Today I had a Dr. appointment with the obgyn. It had been over a year and half since I'd been, so I was overdue for my yearly visit. I love my dr. She's so awesome. I didn't realize that they knew that I had had my transplant though. And I was surprised when they were all (dr. nurses, receptionist, etc) so excited to see me breathing without my O2. My doctor gave me a big hug and told me how great I looked and how happy she was for me that I'd gotten my new lungs.
She also explained to me that my stretch marks were so big and red right now b/c of the steroids I've been on since transplant. She said that they will eventually turn silver/white. But that the steroids make them red and more angry looking. I'd never heard that before, so that makes me feel a little better. There were some white blood cells and blood in my urine test, which could indicate a UTI, so she went on and gave me an antibiotic to take for 3 days. Better safe than sorry with my immune system!
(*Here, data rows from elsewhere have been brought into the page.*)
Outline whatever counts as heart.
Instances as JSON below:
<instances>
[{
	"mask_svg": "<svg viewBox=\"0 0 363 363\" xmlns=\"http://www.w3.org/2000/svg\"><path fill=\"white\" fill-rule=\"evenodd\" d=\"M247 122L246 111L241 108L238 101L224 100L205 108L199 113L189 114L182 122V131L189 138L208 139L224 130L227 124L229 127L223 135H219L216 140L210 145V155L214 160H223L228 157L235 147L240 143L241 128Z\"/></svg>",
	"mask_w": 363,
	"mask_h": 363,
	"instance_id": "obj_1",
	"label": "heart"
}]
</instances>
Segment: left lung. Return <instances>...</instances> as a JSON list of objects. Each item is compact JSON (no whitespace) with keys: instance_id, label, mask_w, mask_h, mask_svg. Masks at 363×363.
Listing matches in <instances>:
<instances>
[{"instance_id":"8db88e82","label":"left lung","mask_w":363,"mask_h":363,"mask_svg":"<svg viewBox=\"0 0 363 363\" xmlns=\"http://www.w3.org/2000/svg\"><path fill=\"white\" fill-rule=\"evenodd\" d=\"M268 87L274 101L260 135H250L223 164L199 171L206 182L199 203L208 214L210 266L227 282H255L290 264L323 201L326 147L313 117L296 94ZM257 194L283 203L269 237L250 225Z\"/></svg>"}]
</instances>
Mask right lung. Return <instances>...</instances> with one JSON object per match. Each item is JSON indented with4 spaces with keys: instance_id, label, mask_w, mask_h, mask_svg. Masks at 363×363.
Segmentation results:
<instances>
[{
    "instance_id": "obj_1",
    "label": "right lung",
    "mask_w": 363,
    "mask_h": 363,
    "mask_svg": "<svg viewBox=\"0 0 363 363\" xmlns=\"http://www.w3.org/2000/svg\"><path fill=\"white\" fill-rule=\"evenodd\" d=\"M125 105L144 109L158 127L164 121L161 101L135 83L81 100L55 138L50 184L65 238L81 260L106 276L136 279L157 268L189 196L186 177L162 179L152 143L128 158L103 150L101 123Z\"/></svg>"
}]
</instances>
Tomorrow is my repeat bronch to check to see if the rejection is gone. *fingers crossed* I'm not nervous about the procedure at all, I've gotten so used to them now. But, I'm very nervous about the results of the biopsies. I'm worried - what if the rejection isn't gone? What would that mean? And why wouldn't it have gone away with all the steroid treatment? And what would the next treatment be? God, I pray that it is gone. And that it never comes back. I've heard that there is some theory that the more times you have acute rejection, the more likely you are to go into Chronic Rejection. Although that theory hasn't been proven. They believe that there could be a link. That is scary. B/c this is the 3rd time I've had acute rejection and I'm only 8 months post transplant. And it seems lately that I've been finding out about more and more lung transplant recipients who have gotten Chronic Rejection and are less than 2 or 3 years post transplant. I can't imagine what it feels like to hear that diagnosis. I pray that I never have to hear it. It is such a heart breaking outcome, especially when someone has gone through so much and gotten so far.
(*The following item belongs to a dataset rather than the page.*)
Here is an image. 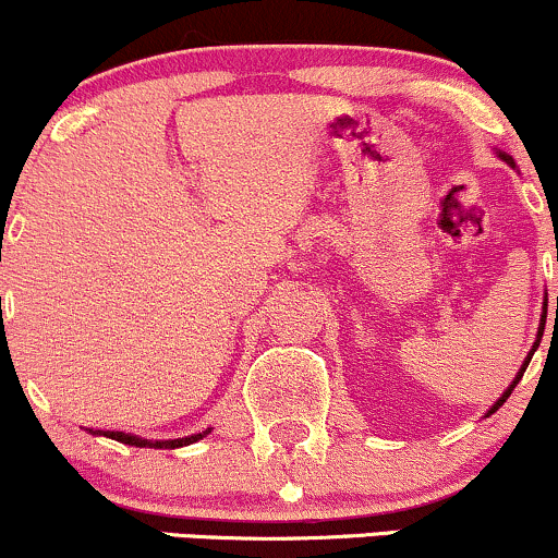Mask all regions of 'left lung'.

On a happy note - I found out today that Garran's bronch results were negative for rejection! YAY! So happy! No rejection for G-man! :) Oh, and I'm not sure if i reported it or not, but Bree's (my lung-transplant twin) bronch results were negative too! YAY! No rejection for Bree!!! WOO HOO!
Fuck. Duke just lost to Maryland. Sonnabitch. Man and I have to be in Chapel Hill tomorrow. They are going to be talking so much shit to me tomorrow.
Anyways, I'm signing off for now. Going to watch the DVR til' I fall asleep. Please say a prayer for me tomorrow that everything goes well and the results say NO REJECTION!!!! Love you guys.
P.S. Please say a prayer for Jordan Ulrich, Miranda Sheppard and Eva Markvoort. They are all very ill right now and need your prayers and positive thoughts sent their way!